Discussion in 'General Discussion' started by Ricochet J, 19 Feb 2009.
What do you do? Also what course and what uni?
I think people in here should be more proud of their own achievements, more then worrying about a word or other peoples. So what if a washing machine repair man calls him self an engineer and you spec millions of pounds of equipment I think clearly you can see the difference.. so why care. There are millions of jobs that have titles that possibly they shouldn’t have or aren’t relevant.
I mean I work in IT and my job title almost changes monthly depending on what I'm doing (do to the nature of different projects etc). I just refer to my self as a pc monkey.... feed me a banana give me a spanner and I'll swing in and fix the pc, server or infrastructure. I get called an engineer all the time and I don’t have a degree but people at the same level as me have degree's and get called engineers. Honestly why care so much its not like your going to get the engineer title set to only people that have sat engineering degrees.
I just think some people in here are far to up there own backsides its not a e-penis swinging title contest.... although that would be a good post...
Because the titles are skewing salaries, such the washing machine man and speccer of a million quid machine are not paid a significant amount differently.
How are the scewing salaries, I don't get that comment mate. Our mechs call themselves engineers. I have no problem with that, they are paid the market rate for the job they do and availability to replace them. As am I. Its harder to replace the license guys so they get double the money.
Surely the washing machine fixer is paid for how difficult his job is and the training required to replace him.
The same must be true for the speccer of a million quid machine. He would be paid much more than the washing machine fixer if his job was that hard to train for or there was a short fall in people attaining the required qualications?
Its interesting though because I guess your experience depends on where you have worked. When I worked at Marshalls never once in all the time I was there did I hear a designer get called an engineer.

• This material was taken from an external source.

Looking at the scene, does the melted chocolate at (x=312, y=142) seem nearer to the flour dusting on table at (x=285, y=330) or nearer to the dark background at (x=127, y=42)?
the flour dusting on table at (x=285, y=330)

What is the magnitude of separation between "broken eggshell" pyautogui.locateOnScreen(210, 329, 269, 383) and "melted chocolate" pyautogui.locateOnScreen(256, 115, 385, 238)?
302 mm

Regardless of degrees or qualifications.
As I've said before CAD and the ability to train people fast to use it really hit the designers money there. When I started there in 90 they got a lot more money than the shop floor. Even in the apprenticeship phase they got paid much more. Now they are a good 10-20k down on the shop floor.

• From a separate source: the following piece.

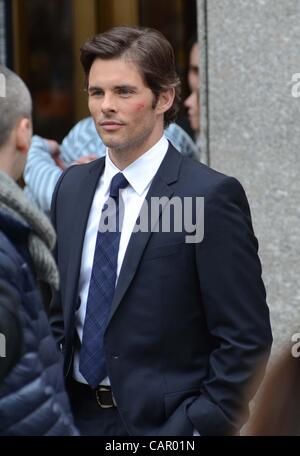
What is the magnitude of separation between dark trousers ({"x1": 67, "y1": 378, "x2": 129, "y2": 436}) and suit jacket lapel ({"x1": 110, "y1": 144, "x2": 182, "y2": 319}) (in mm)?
323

If anyone asks me I say I am a "professional engineer". I leave out the mechanical bit as they would usually assume it was something to do with car maintance. If they are interested such that they follow up asking what type of engineering I tell them etc, but if they don't I assume they are not really bothered either way and leave it at that.
Pipeline Engineering specifically for the oil and gas industry.

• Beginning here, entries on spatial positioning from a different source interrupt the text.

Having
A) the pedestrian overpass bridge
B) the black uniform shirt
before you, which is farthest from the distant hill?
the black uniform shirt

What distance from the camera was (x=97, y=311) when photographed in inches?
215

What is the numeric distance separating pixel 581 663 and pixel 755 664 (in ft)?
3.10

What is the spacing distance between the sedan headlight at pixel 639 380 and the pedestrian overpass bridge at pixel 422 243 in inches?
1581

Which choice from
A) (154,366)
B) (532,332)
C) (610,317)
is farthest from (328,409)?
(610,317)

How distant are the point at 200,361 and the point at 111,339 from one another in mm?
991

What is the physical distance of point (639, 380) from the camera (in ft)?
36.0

Yes, I just thought you were smart enough to add in the "right proveable competences and experience" yourself.
Also what course and uni?
Quote of the thread
Glad someone liked it
Aye. Electronic Engineer usually brings on the assumption that I would fix a telly. Occasionally I stick the word "Design" in the middle.
The main annoyance over the fact that 'Engineer' in this country isn't considered 'professional' isn't only due to people down the pub getting-it-wrong, but also that mortgage lenders etc. don't seem to know how professional the work of a design engineer truly is. I've known people who are running multi-million dollar projects, heads of departments, HUGELY respected and very well paid - struggle to land a mortgage. Also compared to the 'professions' engineers are extremely underpaid for their level of expertise. Grrr.
I think some of the confusion comes over the roots of the word 'engineer' - in this country it evokes thoughts of machinery, mechanics in overalls, steam trains, cars, and so on.
In Europe, engineers are known as - for example - ingenjör (Sweden) / ingénieur (France) / Ingenieur (Germany) - all from the root of the word "ingenious" - which makes us think more of clever, cunning, inventor-types.
I know a person who is a part time mechanic and he refers to himself as an engineer when people ask his profession just because he fixes engines.
Also, a friend works for Virgin Media, he refers to himself as an installation engineer when people ask him.
Neither of those job attributes constitute the word engineer, which is more my point i guess.
I also get annoyed when jobsite sends me MOT tester jobs.
The former is almost valid, really, given that he works on engines.
This is why we're so muddled, we ought to be "Ingenier"!
I'm an electrical design engineer (or "proper" engineer by your logic) I couldn't care less who calls themselves an engineer. I enjoy my work as its very challenging, i get paid well for it, who cares about anyone else. Half the time I dont even use an email signature as some people are so pretentious about it. You get guys with <Name> (CENG,IET,CIBSE, BENG HONS, HND) and I just think, do you think so little of yourself you need to add all that!
If you feel the need to have a title that somehow in your mind puts you above the general public then theres something weird going on.
heh, this has brougt back fond memories of playing Return to Castle Wolfenstein multiplayer. "Ve need an In-jin-ear!"
"I'm a Loytnunt"
Arm the dine a mite
I agree. For it's not a pretentious "oh I wish people knew how amazing I am", it's more that I wished people understood the profession.
Sums it up really.
I myself am an engineer, spent four years at uni now dealing in structures etc..and someone who can unscrew a bolt on a washing machine can also call themselves an engineer tut tut. Try putting washing machine engineer on you CV in Europe or the US and see what happens.
We get know respect and our pay reflex this.